***** Segmento del documento

En España, sólo 350.000 personas están dadas de alta como trabajadores del campo, pero pasan de 900.000 las que reciben ayudas. ¿Quiénes son, entonces, si no están dados de alta como trabajadores, los que reciben la mayor parte de las subvenciones? Pues, aunque resulte extraño, son “campesinos” que conocemos de sobra. Son: Pastas Gallo, Nutrexpa, Osborne, Nestlé, Campofrío, Mercadona, la Duquesa de Alba, los grandes viticultores y los terratenientes de siempre, incluidos algunos amigos y familiares de Arias Cañete, como su esposa, Micaela Domecq, propietaria de Bodegas Domecq.

**********
***** Extracto de datos

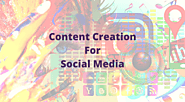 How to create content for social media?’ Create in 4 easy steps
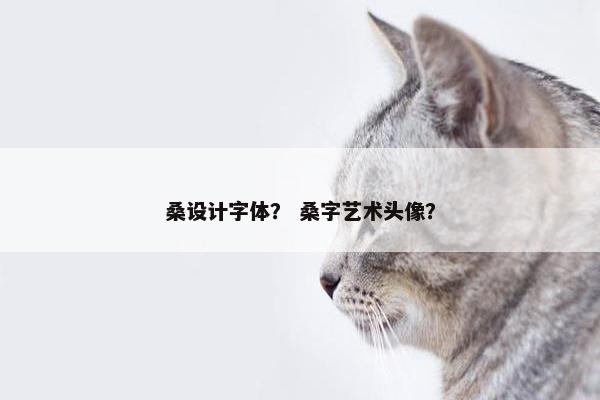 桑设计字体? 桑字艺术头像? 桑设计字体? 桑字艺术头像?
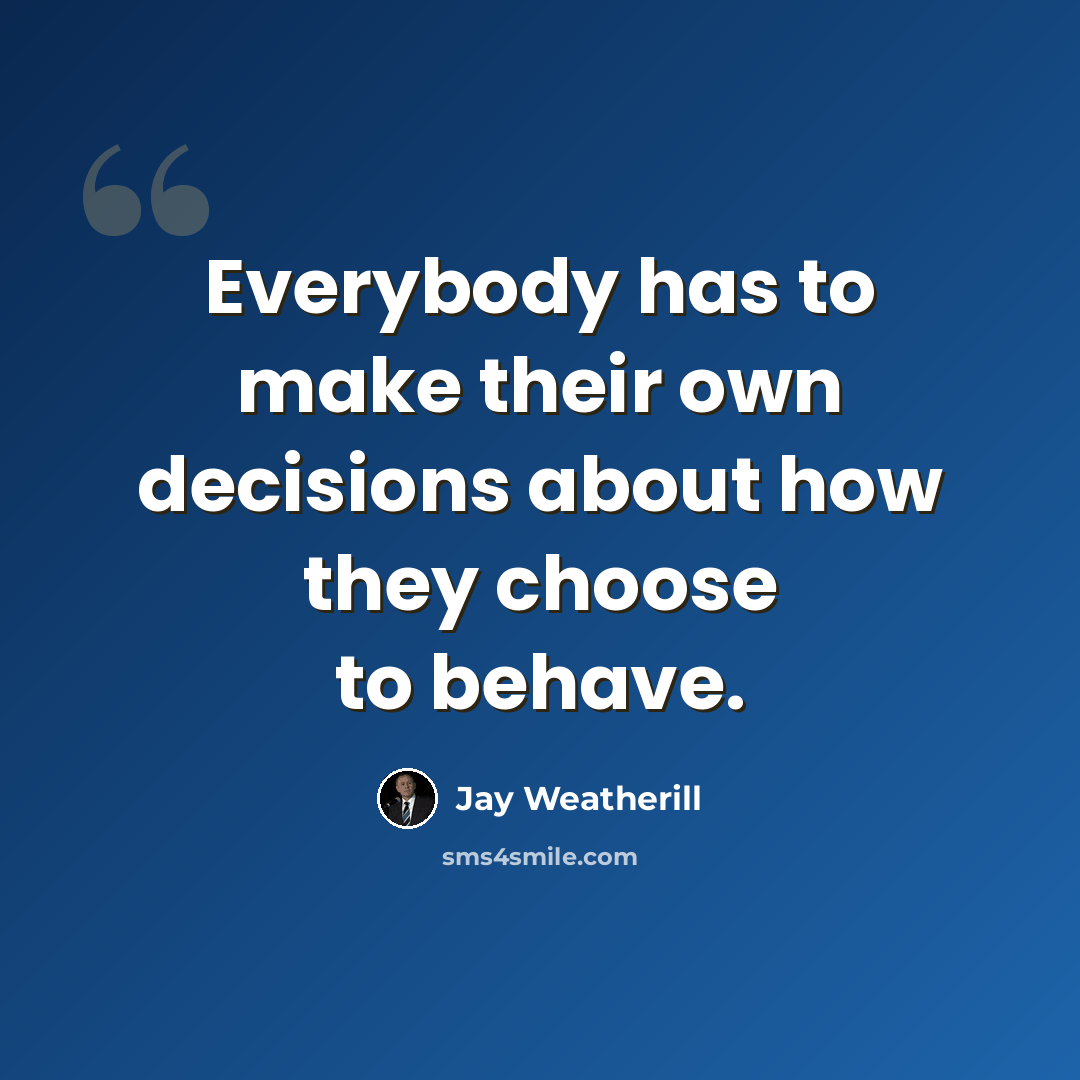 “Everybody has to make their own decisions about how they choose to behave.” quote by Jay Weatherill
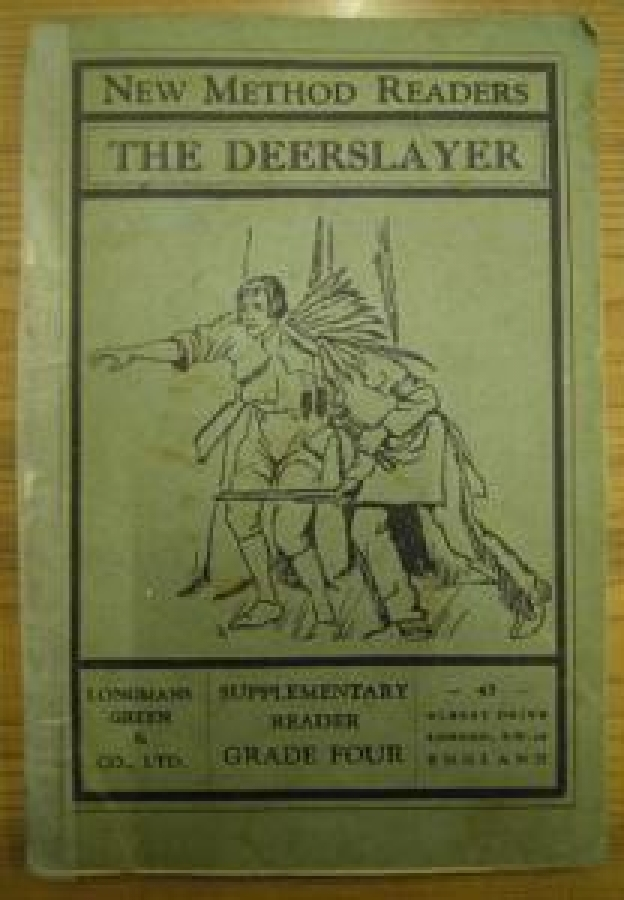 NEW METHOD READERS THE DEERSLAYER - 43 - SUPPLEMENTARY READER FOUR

**********

**Partes del ejercicio**
**1.** Enumera las empresas que el fragmento sobre las subvenciones agrarias nombra tras «Son:» y antes de «la Duquesa de Alba».
**2.** Según el fragmento sobre las subvenciones agrarias, ¿cuántas personas están dadas de alta en España como trabajadores del campo? Responde en una frase, por favor.
**3.** Prosigue el fragmento sobre las subvenciones agrarias a partir de su última oración.
Los datos no guardan ninguna relación con el fragmento sobre las subvenciones agrarias.

**Resultados del ejercicio**
**1.** Pastas Gallo, Nutrexpa, Osborne, Nestlé, Campofrío y Mercadona.

**2.** Están dadas de alta 350.000 personas como trabajadores del campo.

**3.**
La nueva reforma, pactada la semana pasada en Bruselas, insiste en la idea de desmantelar lo poco que queda del sector el agrario. Es como si volvieran con aquello de que el futuro no está en la industria ni en el campo, está en ocio. Quizá no se han dado cuenta de que ya hemos llegado al futuro que predecían y la mala noticia es que las cosas no fueron ni van por ahí. Da lo mismo, ellos insisten en que el camino correcto es avanzar hacia una agricultura sin campesinos. Es que vayamos al campo con la mesa, las sillas y la sombrilla y dejemos de trabajar la tierra que, para eso, ya están los especialistas. Ya están las empresas de la agroindustria y la distribución que controlan todos y cada uno de los eslabones de la cadena alimentaria, desde las semillas hasta el producto final.
Antes los campesinos eran Pepe, Manolo y Antón. Ahora son Nestlé, Mercadona y Carrefour. Así es la vida.